Em 1895, a voz de Fernando de Mattos, mantenedor do Jornal do Povo ganhou força como arquiteto de uma nova ordem institucional. Passou a patrocinar a ideia de renovação do diretório republicano ao enaltecer as imagens de José Benedito Marcondes de Mattos e Gomes Vieira para assumirem a liderança política da cidade.
A administração Affonso Vieira foi interrompida quando aconteceu a consolidação do novo Diretório Republicano. Apesar da presente figura de Fernando de Mattos, o novo grupo adotou o que chamaram de política lopista, pois, liderado por José Benedito Marcondes de Mattos, apoiava-se na força do senador taubateano Joaquim Lopes Chaves.
A força do Jornal do Povo foi demonstrada ao promover a quebra daquilo que chamavam de camarilha affonsina e acabaram com o Domínio do Terror, como chamaram a fase de sucessivas tentativas de empastelamento do jornal e abusos de poder exercido pelo edil chefe.

# Dados a seguir:
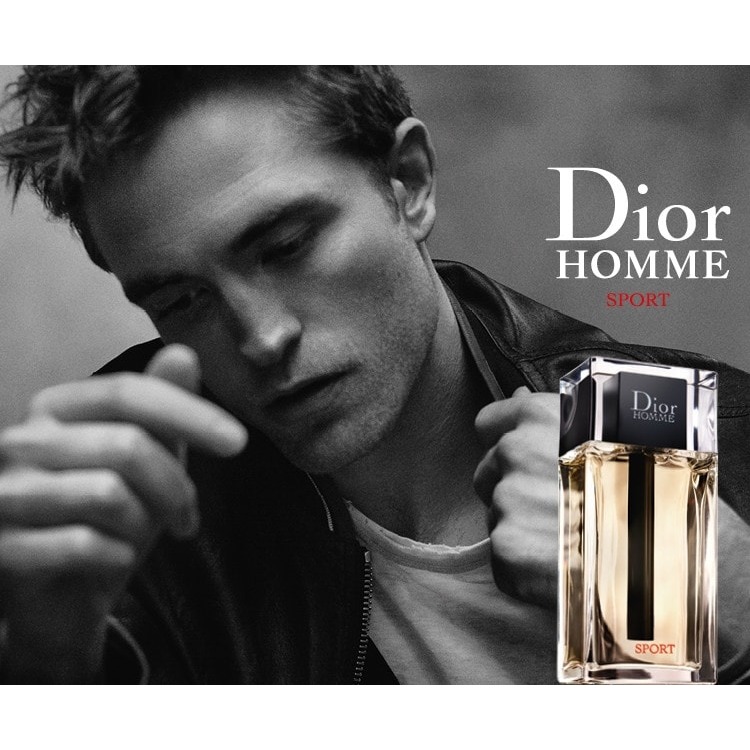 Christian Dior Dior Homme Sport 2021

# Lista de exercícios:
1. Resuma o texto de apoio em duas frases.
2. Segundo o texto de apoio, em que senador se apoiava o novo grupo liderado por José Benedito Marcondes de Mattos?

# Exercícios resolvidos:
1. Em 1895, Fernando de Mattos, mantenedor do Jornal do Povo, passou a defender a renovação do diretório republicano e exaltou José Benedito Marcondes de Mattos e Gomes Vieira para a liderança política da cidade. A consolidação do novo Diretório Republicano interrompeu a administração Affonso Vieira, o grupo adotou a chamada política lopista, e o jornal contribuiu para quebrar a camarilha affonsina e acabar com o Domínio do Terror.

2. No senador taubateano Joaquim Lopes Chaves.